En todas sus acepciones, la literal y las figuradas, el adjetivo le calza a la perfección al calderonato. Hagamos el recuento y empecemos por la primera: desde octubre pasado, el valle de México ha perdido luminosidad, y esta vez no ha sido por alguna temible consecuencia de la contaminación, sino porque un hombrecito empoderado a la mala decidió, en función de sus rencores políticos y porque así conviene al peculio de sus socios y amigos, dejar al Valle de México sin la empresa que distribuía la electricidad y daba mantenimiento a la red eléctrica. Posteriormente, sus subordinados decidieron mantener en la oscuridad las razones de esa decisión, no fuera a ser que la sociedad las hallara tan impresentables que se generaran “actos violentos o conflictos sociales”. Por añadidura, del apagón a la fecha, la Comisión Federal de Electricidad (que, a como nos ha ido con ella, debiera llamarse más bien Comisión Federal de Oscuridad) ha entregado más de 500 contratos, por un monto total de mil millones de pesos, y sin licitación de por medio, a empresas fantasma expertas en asegurar la durabilidad de los cortes de energía y en provocar otros nuevos. La caracterización de empresas fantasma, por cierto, es responsabilidad de los propios funcionarios de LFC que se negaron a identificar a tales compañías.

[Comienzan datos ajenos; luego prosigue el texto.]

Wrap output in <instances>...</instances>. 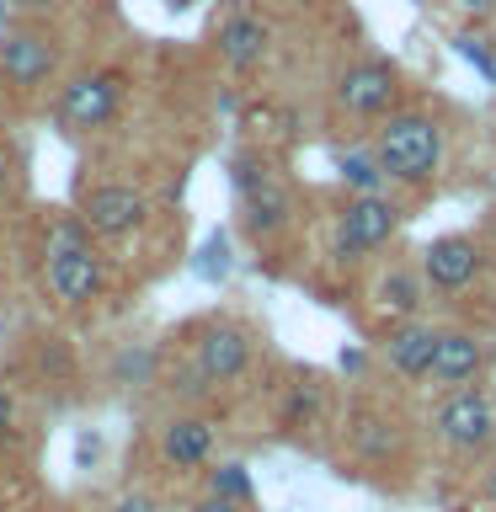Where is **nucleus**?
<instances>
[{
    "label": "nucleus",
    "mask_w": 496,
    "mask_h": 512,
    "mask_svg": "<svg viewBox=\"0 0 496 512\" xmlns=\"http://www.w3.org/2000/svg\"><path fill=\"white\" fill-rule=\"evenodd\" d=\"M486 496H491V507H496V464H486Z\"/></svg>",
    "instance_id": "obj_26"
},
{
    "label": "nucleus",
    "mask_w": 496,
    "mask_h": 512,
    "mask_svg": "<svg viewBox=\"0 0 496 512\" xmlns=\"http://www.w3.org/2000/svg\"><path fill=\"white\" fill-rule=\"evenodd\" d=\"M422 272H411V267H384L379 272V283H374V304L384 315H395V320H411L416 315V304H422Z\"/></svg>",
    "instance_id": "obj_16"
},
{
    "label": "nucleus",
    "mask_w": 496,
    "mask_h": 512,
    "mask_svg": "<svg viewBox=\"0 0 496 512\" xmlns=\"http://www.w3.org/2000/svg\"><path fill=\"white\" fill-rule=\"evenodd\" d=\"M400 230V208L384 192H352L347 208L336 214V235H331V256L342 267L374 256L379 246H390V235Z\"/></svg>",
    "instance_id": "obj_4"
},
{
    "label": "nucleus",
    "mask_w": 496,
    "mask_h": 512,
    "mask_svg": "<svg viewBox=\"0 0 496 512\" xmlns=\"http://www.w3.org/2000/svg\"><path fill=\"white\" fill-rule=\"evenodd\" d=\"M454 48H459V54L470 59L475 70H480V75H486L491 86H496V54L486 48V38H475V32H459V38H454Z\"/></svg>",
    "instance_id": "obj_20"
},
{
    "label": "nucleus",
    "mask_w": 496,
    "mask_h": 512,
    "mask_svg": "<svg viewBox=\"0 0 496 512\" xmlns=\"http://www.w3.org/2000/svg\"><path fill=\"white\" fill-rule=\"evenodd\" d=\"M480 368H486V347H480V336H470V331H438L432 368H427V379L438 384V390H464V384L480 379Z\"/></svg>",
    "instance_id": "obj_12"
},
{
    "label": "nucleus",
    "mask_w": 496,
    "mask_h": 512,
    "mask_svg": "<svg viewBox=\"0 0 496 512\" xmlns=\"http://www.w3.org/2000/svg\"><path fill=\"white\" fill-rule=\"evenodd\" d=\"M432 432L454 454H475V448H486L496 438V400L470 390V384L464 390H443L438 411H432Z\"/></svg>",
    "instance_id": "obj_7"
},
{
    "label": "nucleus",
    "mask_w": 496,
    "mask_h": 512,
    "mask_svg": "<svg viewBox=\"0 0 496 512\" xmlns=\"http://www.w3.org/2000/svg\"><path fill=\"white\" fill-rule=\"evenodd\" d=\"M123 96H128L123 70H86L59 91L54 112H59L64 128H75V134H96V128H107L123 112Z\"/></svg>",
    "instance_id": "obj_5"
},
{
    "label": "nucleus",
    "mask_w": 496,
    "mask_h": 512,
    "mask_svg": "<svg viewBox=\"0 0 496 512\" xmlns=\"http://www.w3.org/2000/svg\"><path fill=\"white\" fill-rule=\"evenodd\" d=\"M278 422H283L288 432H315V427H326V390H320L315 379H299L294 390H288V400H283Z\"/></svg>",
    "instance_id": "obj_17"
},
{
    "label": "nucleus",
    "mask_w": 496,
    "mask_h": 512,
    "mask_svg": "<svg viewBox=\"0 0 496 512\" xmlns=\"http://www.w3.org/2000/svg\"><path fill=\"white\" fill-rule=\"evenodd\" d=\"M480 272V246L470 235H438L422 251V278L432 294H464Z\"/></svg>",
    "instance_id": "obj_10"
},
{
    "label": "nucleus",
    "mask_w": 496,
    "mask_h": 512,
    "mask_svg": "<svg viewBox=\"0 0 496 512\" xmlns=\"http://www.w3.org/2000/svg\"><path fill=\"white\" fill-rule=\"evenodd\" d=\"M400 102V75L390 59H352L342 75H336V107L352 112V118H390Z\"/></svg>",
    "instance_id": "obj_8"
},
{
    "label": "nucleus",
    "mask_w": 496,
    "mask_h": 512,
    "mask_svg": "<svg viewBox=\"0 0 496 512\" xmlns=\"http://www.w3.org/2000/svg\"><path fill=\"white\" fill-rule=\"evenodd\" d=\"M208 491H214V496H230V502H240V507H251V470H246L240 459L214 464V470H208Z\"/></svg>",
    "instance_id": "obj_19"
},
{
    "label": "nucleus",
    "mask_w": 496,
    "mask_h": 512,
    "mask_svg": "<svg viewBox=\"0 0 496 512\" xmlns=\"http://www.w3.org/2000/svg\"><path fill=\"white\" fill-rule=\"evenodd\" d=\"M251 358H256V342L246 326H230V320H219V326H208L198 336V374L208 384H235L251 374Z\"/></svg>",
    "instance_id": "obj_9"
},
{
    "label": "nucleus",
    "mask_w": 496,
    "mask_h": 512,
    "mask_svg": "<svg viewBox=\"0 0 496 512\" xmlns=\"http://www.w3.org/2000/svg\"><path fill=\"white\" fill-rule=\"evenodd\" d=\"M80 219L96 240L118 246V240H134L144 224H150V198L134 182H96L86 198H80Z\"/></svg>",
    "instance_id": "obj_6"
},
{
    "label": "nucleus",
    "mask_w": 496,
    "mask_h": 512,
    "mask_svg": "<svg viewBox=\"0 0 496 512\" xmlns=\"http://www.w3.org/2000/svg\"><path fill=\"white\" fill-rule=\"evenodd\" d=\"M432 347H438V331L422 326V320H400V326L390 331V342H384V358H390V368L400 379H427V368H432Z\"/></svg>",
    "instance_id": "obj_15"
},
{
    "label": "nucleus",
    "mask_w": 496,
    "mask_h": 512,
    "mask_svg": "<svg viewBox=\"0 0 496 512\" xmlns=\"http://www.w3.org/2000/svg\"><path fill=\"white\" fill-rule=\"evenodd\" d=\"M6 182H11V166H6V155H0V198H6Z\"/></svg>",
    "instance_id": "obj_27"
},
{
    "label": "nucleus",
    "mask_w": 496,
    "mask_h": 512,
    "mask_svg": "<svg viewBox=\"0 0 496 512\" xmlns=\"http://www.w3.org/2000/svg\"><path fill=\"white\" fill-rule=\"evenodd\" d=\"M214 448H219V432L208 416H176L160 432V459L171 470H208L214 464Z\"/></svg>",
    "instance_id": "obj_13"
},
{
    "label": "nucleus",
    "mask_w": 496,
    "mask_h": 512,
    "mask_svg": "<svg viewBox=\"0 0 496 512\" xmlns=\"http://www.w3.org/2000/svg\"><path fill=\"white\" fill-rule=\"evenodd\" d=\"M43 278H48V294L64 310H86V304L102 294L107 283V267H102V251H96V235L86 230V219H54L48 224V240H43Z\"/></svg>",
    "instance_id": "obj_1"
},
{
    "label": "nucleus",
    "mask_w": 496,
    "mask_h": 512,
    "mask_svg": "<svg viewBox=\"0 0 496 512\" xmlns=\"http://www.w3.org/2000/svg\"><path fill=\"white\" fill-rule=\"evenodd\" d=\"M11 6H22V11H59L64 0H11Z\"/></svg>",
    "instance_id": "obj_25"
},
{
    "label": "nucleus",
    "mask_w": 496,
    "mask_h": 512,
    "mask_svg": "<svg viewBox=\"0 0 496 512\" xmlns=\"http://www.w3.org/2000/svg\"><path fill=\"white\" fill-rule=\"evenodd\" d=\"M187 512H246V507H240V502H230V496H214V491H208L203 502H192Z\"/></svg>",
    "instance_id": "obj_23"
},
{
    "label": "nucleus",
    "mask_w": 496,
    "mask_h": 512,
    "mask_svg": "<svg viewBox=\"0 0 496 512\" xmlns=\"http://www.w3.org/2000/svg\"><path fill=\"white\" fill-rule=\"evenodd\" d=\"M454 6L464 16H475V22H486V16H496V0H454Z\"/></svg>",
    "instance_id": "obj_24"
},
{
    "label": "nucleus",
    "mask_w": 496,
    "mask_h": 512,
    "mask_svg": "<svg viewBox=\"0 0 496 512\" xmlns=\"http://www.w3.org/2000/svg\"><path fill=\"white\" fill-rule=\"evenodd\" d=\"M336 171H342L347 192H384V160L379 150H368V144H358V150H342V160H336Z\"/></svg>",
    "instance_id": "obj_18"
},
{
    "label": "nucleus",
    "mask_w": 496,
    "mask_h": 512,
    "mask_svg": "<svg viewBox=\"0 0 496 512\" xmlns=\"http://www.w3.org/2000/svg\"><path fill=\"white\" fill-rule=\"evenodd\" d=\"M107 512H160V502H155V496H144V491H128V496H118Z\"/></svg>",
    "instance_id": "obj_22"
},
{
    "label": "nucleus",
    "mask_w": 496,
    "mask_h": 512,
    "mask_svg": "<svg viewBox=\"0 0 496 512\" xmlns=\"http://www.w3.org/2000/svg\"><path fill=\"white\" fill-rule=\"evenodd\" d=\"M374 150L384 160V176L400 187H427L443 166V123L432 112H390L379 118V139Z\"/></svg>",
    "instance_id": "obj_2"
},
{
    "label": "nucleus",
    "mask_w": 496,
    "mask_h": 512,
    "mask_svg": "<svg viewBox=\"0 0 496 512\" xmlns=\"http://www.w3.org/2000/svg\"><path fill=\"white\" fill-rule=\"evenodd\" d=\"M16 432V395L6 390V379H0V443H6Z\"/></svg>",
    "instance_id": "obj_21"
},
{
    "label": "nucleus",
    "mask_w": 496,
    "mask_h": 512,
    "mask_svg": "<svg viewBox=\"0 0 496 512\" xmlns=\"http://www.w3.org/2000/svg\"><path fill=\"white\" fill-rule=\"evenodd\" d=\"M54 64V38H43V32H6L0 38V80L16 91H38L54 75Z\"/></svg>",
    "instance_id": "obj_11"
},
{
    "label": "nucleus",
    "mask_w": 496,
    "mask_h": 512,
    "mask_svg": "<svg viewBox=\"0 0 496 512\" xmlns=\"http://www.w3.org/2000/svg\"><path fill=\"white\" fill-rule=\"evenodd\" d=\"M214 43H219V59L230 64L235 75H251L256 64L267 59V48H272V27L256 22V16H246V11H235V16H224V22H219Z\"/></svg>",
    "instance_id": "obj_14"
},
{
    "label": "nucleus",
    "mask_w": 496,
    "mask_h": 512,
    "mask_svg": "<svg viewBox=\"0 0 496 512\" xmlns=\"http://www.w3.org/2000/svg\"><path fill=\"white\" fill-rule=\"evenodd\" d=\"M230 182H235V198H240V230L251 240H272V235L288 230V219H294V192H288V182L256 150L230 155Z\"/></svg>",
    "instance_id": "obj_3"
}]
</instances>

Además de oscuro, este desgobierno es, en las dos acepciones de la RAE, oscurantista: “opositor sistemático a la instrucción de las clases populares”–miren nada más la de regalos a Televisa, al gordillismo y al clero, promotores de la ignorancia– y “defensor de ideas o actitudes irracionales o retrógradas”: desde Los Pinos, en alianza con Catedral, se ha emprendido una cruzada feroz y sostenida contra los avances legislativos del Distrito Federal que aseguran derechos sociales y reproductivos a mujeres y a personas no heterosexuales, en tanto que los testaferros estatales del panismo felipista han convertido las cárceles en calabozos de la Inquisición para alojar en ellos a mujeres que abortan.
Una de las significaciones ineludibles de la metáfora es que, por obra y decisión del calderonato, 28 mil mexicanos han llegado a la oscuridad definitiva de las tumbas (o de los tambos pozoleros), al ritmo de los alegres exhortos necrófilos del gobierno: “esta lucha costará más vidas”. “Si ven polvo es porque limpiamos la casa”, escribió algún plumífero para que Calderón firmara un artículo en Le Monde, acaso sin reparar en la confesión que implica la frase: la autoridad ha decidido usar a la muerte como escoba; la limpieza es social y demográfica, y el régimen se ha tomado la libertad de reducir a polvo a algunas decenas de miles de personas. Que la opinión pública internacional sepa disculpar las molestias que le ocasiona esta obra de exterminio.
El calderonato es, además, macabro, en la medida en que se regodea en “la fealdad de la muerte y de la repulsión que ésta suele causar” (acuérdense del cadáver de Beltrán Leyva, aderezado por sus verdugos con dólares y joyas para la exhibición mediática póstuma). Con semejantes aficiones tanáticas, no es de extrañar que Calderón, para mitigar su propia insignificancia cívica, se ponga a jugar con los despojos mortales de los héroes de la Independencia o que invente, con ellos, ritos más propios de brujo que de estadista. Esa clase de entretenimiento con restos áridos es perverso, pero poco relevante en comparación con su apuesta por la muerte de personas vivas.
En este ambiente de sordidez generalizada, parte del decorado lógico de casa de los sustos son las celdas de castigo en un orfanatorio del DIF o el que una directora de reclusorio (el penal de El Llano, en Aguascalientes) ya de plano se disfrace de Gatúbela región 4 y recorra por las noches los pasillos de la cárcel a su cargo para torturar a los internos; Socorro Gaspar Rivera es sólo otro personaje truculento de un régimen sórdido, dominado por su propio Destrudo: Carstens, bola de demolición de empleos e ingresos; Ulises Ruiz, el de las fauces llenas de sangre; los quemaniños de Hermosillo; García Luna, violador contumaz de derechos humanos; Lozano Alarcón y su manifiesto sadismo laboral; Peña Nieto, desaparecedor y aparecedor de cadáveres infantiles; Norberto, con sus excomuniones a la modernidad y sus encubrimientos de pederastas; Germán Larrea, enterrador de mineros; Gastón Azcárraga, quebrador de aerolíneas...
Pero, con todo y las enormes pérdidas humanas y materiales que ha causado, el régimen tenebroso es una imposición simbólica. Hay que atreverse a empujar y derribar los muros de utilería de la casa de los sustos y comprobar que, fuera de ella, el país puede ser un sitio luminoso.